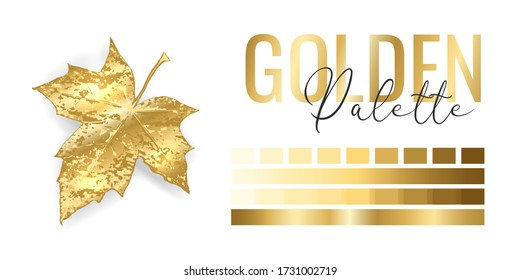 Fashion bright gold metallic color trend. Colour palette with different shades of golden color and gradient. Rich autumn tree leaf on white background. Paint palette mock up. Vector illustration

==*==

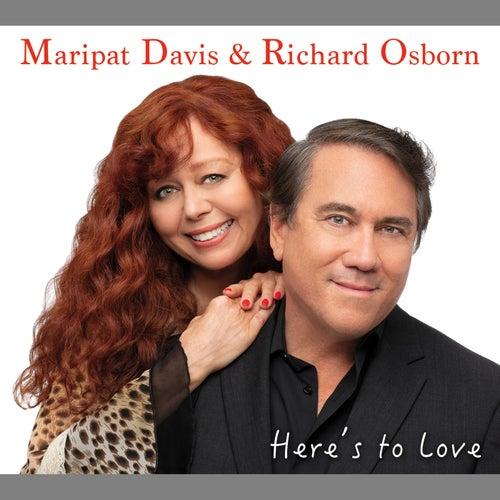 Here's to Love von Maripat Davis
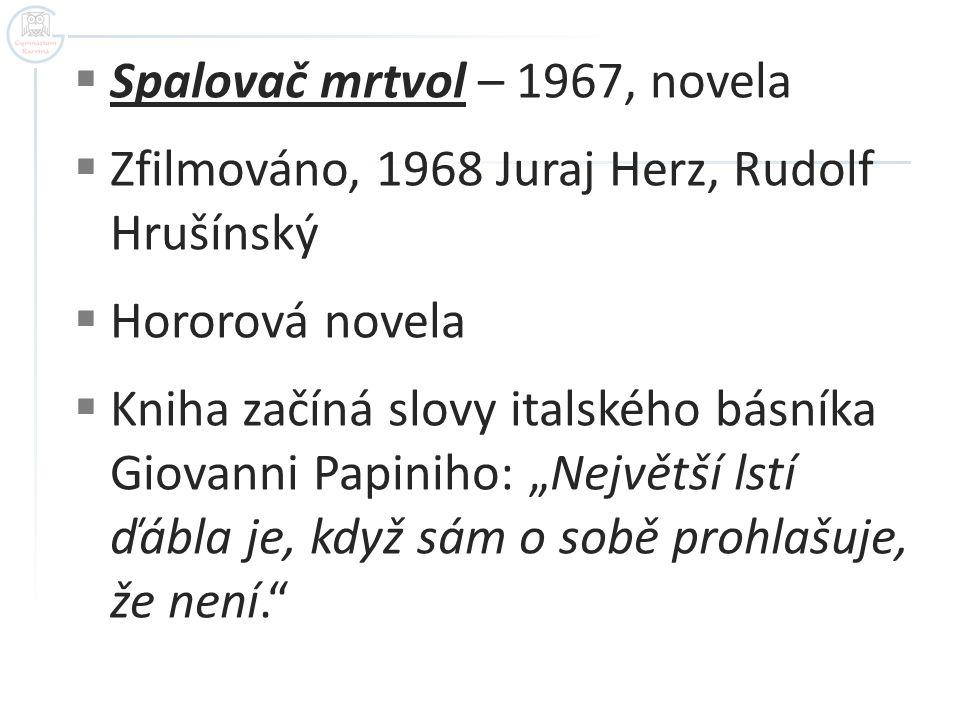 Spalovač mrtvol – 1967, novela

==*==

## [Task details]
Although pictures appear among the entries, please set down only the lines from the one with "Here's to Love von Maripat Davis" up to and including the one with "Spalovač mrtvol – 1967, novela", word for word.

## [Result of the exercise]
 Here's to Love von Maripat Davis
 Spalovač mrtvol – 1967, novela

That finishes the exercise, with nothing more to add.